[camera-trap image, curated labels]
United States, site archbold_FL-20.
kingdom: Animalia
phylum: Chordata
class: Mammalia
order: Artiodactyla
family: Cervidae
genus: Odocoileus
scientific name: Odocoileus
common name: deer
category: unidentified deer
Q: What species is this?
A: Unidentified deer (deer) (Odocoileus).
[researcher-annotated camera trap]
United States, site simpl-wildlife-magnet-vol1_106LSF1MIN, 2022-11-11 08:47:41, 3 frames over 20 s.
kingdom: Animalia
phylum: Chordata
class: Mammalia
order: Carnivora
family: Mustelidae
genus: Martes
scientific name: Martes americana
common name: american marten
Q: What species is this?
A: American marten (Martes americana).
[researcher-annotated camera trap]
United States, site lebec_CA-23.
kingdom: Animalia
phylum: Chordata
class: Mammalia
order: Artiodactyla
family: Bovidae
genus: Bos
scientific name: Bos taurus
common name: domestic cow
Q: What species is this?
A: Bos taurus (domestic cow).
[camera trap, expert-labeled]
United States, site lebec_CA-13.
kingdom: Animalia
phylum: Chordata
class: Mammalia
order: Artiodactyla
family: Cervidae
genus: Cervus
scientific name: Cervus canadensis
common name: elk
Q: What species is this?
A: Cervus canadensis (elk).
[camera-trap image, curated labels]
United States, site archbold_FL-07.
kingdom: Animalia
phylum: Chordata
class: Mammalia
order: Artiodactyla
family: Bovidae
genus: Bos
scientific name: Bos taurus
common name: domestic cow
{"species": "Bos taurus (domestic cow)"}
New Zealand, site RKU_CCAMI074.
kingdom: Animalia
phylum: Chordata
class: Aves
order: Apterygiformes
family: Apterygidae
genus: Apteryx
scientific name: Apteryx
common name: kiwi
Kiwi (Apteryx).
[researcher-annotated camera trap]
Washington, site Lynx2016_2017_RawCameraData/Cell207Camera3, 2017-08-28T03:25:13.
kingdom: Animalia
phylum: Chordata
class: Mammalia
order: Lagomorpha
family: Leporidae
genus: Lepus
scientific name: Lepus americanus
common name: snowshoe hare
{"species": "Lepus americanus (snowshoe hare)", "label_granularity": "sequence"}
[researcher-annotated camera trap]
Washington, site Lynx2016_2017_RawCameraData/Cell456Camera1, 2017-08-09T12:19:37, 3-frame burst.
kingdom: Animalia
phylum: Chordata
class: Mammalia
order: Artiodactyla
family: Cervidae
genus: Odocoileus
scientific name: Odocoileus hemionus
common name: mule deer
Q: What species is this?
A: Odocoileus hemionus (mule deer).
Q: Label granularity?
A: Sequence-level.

*-*-*

● TASK DESCRIPTION
Extract all of the data above and output it character for character.

● ANSWER BOX
[camera-trap image, curated labels]
United States, site archbold_FL-20.
kingdom: Animalia
phylum: Chordata
class: Mammalia
order: Artiodactyla
family: Cervidae
genus: Odocoileus
scientific name: Odocoileus
common name: deer
category: unidentified deer
Q: What species is this?
A: Unidentified deer (deer) (Odocoileus).
[researcher-annotated camera trap]
United States, site simpl-wildlife-magnet-vol1_106LSF1MIN, 2022-11-11 08:47:41, 3 frames over 20 s.
kingdom: Animalia
phylum: Chordata
class: Mammalia
order: Carnivora
family: Mustelidae
genus: Martes
scientific name: Martes americana
common name: american marten
Q: What species is this?
A: American marten (Martes americana).
[researcher-annotated camera trap]
United States, site lebec_CA-23.
kingdom: Animalia
phylum: Chordata
class: Mammalia
order: Artiodactyla
family: Bovidae
genus: Bos
scientific name: Bos taurus
common name: domestic cow
Q: What species is this?
A: Bos taurus (domestic cow).
[camera trap, expert-labeled]
United States, site lebec_CA-13.
kingdom: Animalia
phylum: Chordata
class: Mammalia
order: Artiodactyla
family: Cervidae
genus: Cervus
scientific name: Cervus canadensis
common name: elk
Q: What species is this?
A: Cervus canadensis (elk).
[camera-trap image, curated labels]
United States, site archbold_FL-07.
kingdom: Animalia
phylum: Chordata
class: Mammalia
order: Artiodactyla
family: Bovidae
genus: Bos
scientific name: Bos taurus
common name: domestic cow
{"species": "Bos taurus (domestic cow)"}
New Zealand, site RKU_CCAMI074.
kingdom: Animalia
phylum: Chordata
class: Aves
order: Apterygiformes
family: Apterygidae
genus: Apteryx
scientific name: Apteryx
common name: kiwi
Kiwi (Apteryx).
[researcher-annotated camera trap]
Washington, site Lynx2016_2017_RawCameraData/Cell207Camera3, 2017-08-28T03:25:13.
kingdom: Animalia
phylum: Chordata
class: Mammalia
order: Lagomorpha
family: Leporidae
genus: Lepus
scientific name: Lepus americanus
common name: snowshoe hare
{"species": "Lepus americanus (snowshoe hare)", "label_granularity": "sequence"}
[researcher-annotated camera trap]
Washington, site Lynx2016_2017_RawCameraData/Cell456Camera1, 2017-08-09T12:19:37, 3-frame burst.
kingdom: Animalia
phylum: Chordata
class: Mammalia
order: Artiodactyla
family: Cervidae
genus: Odocoileus
scientific name: Odocoileus hemionus
common name: mule deer
Q: What species is this?
A: Odocoileus hemionus (mule deer).
Q: Label granularity?
A: Sequence-level.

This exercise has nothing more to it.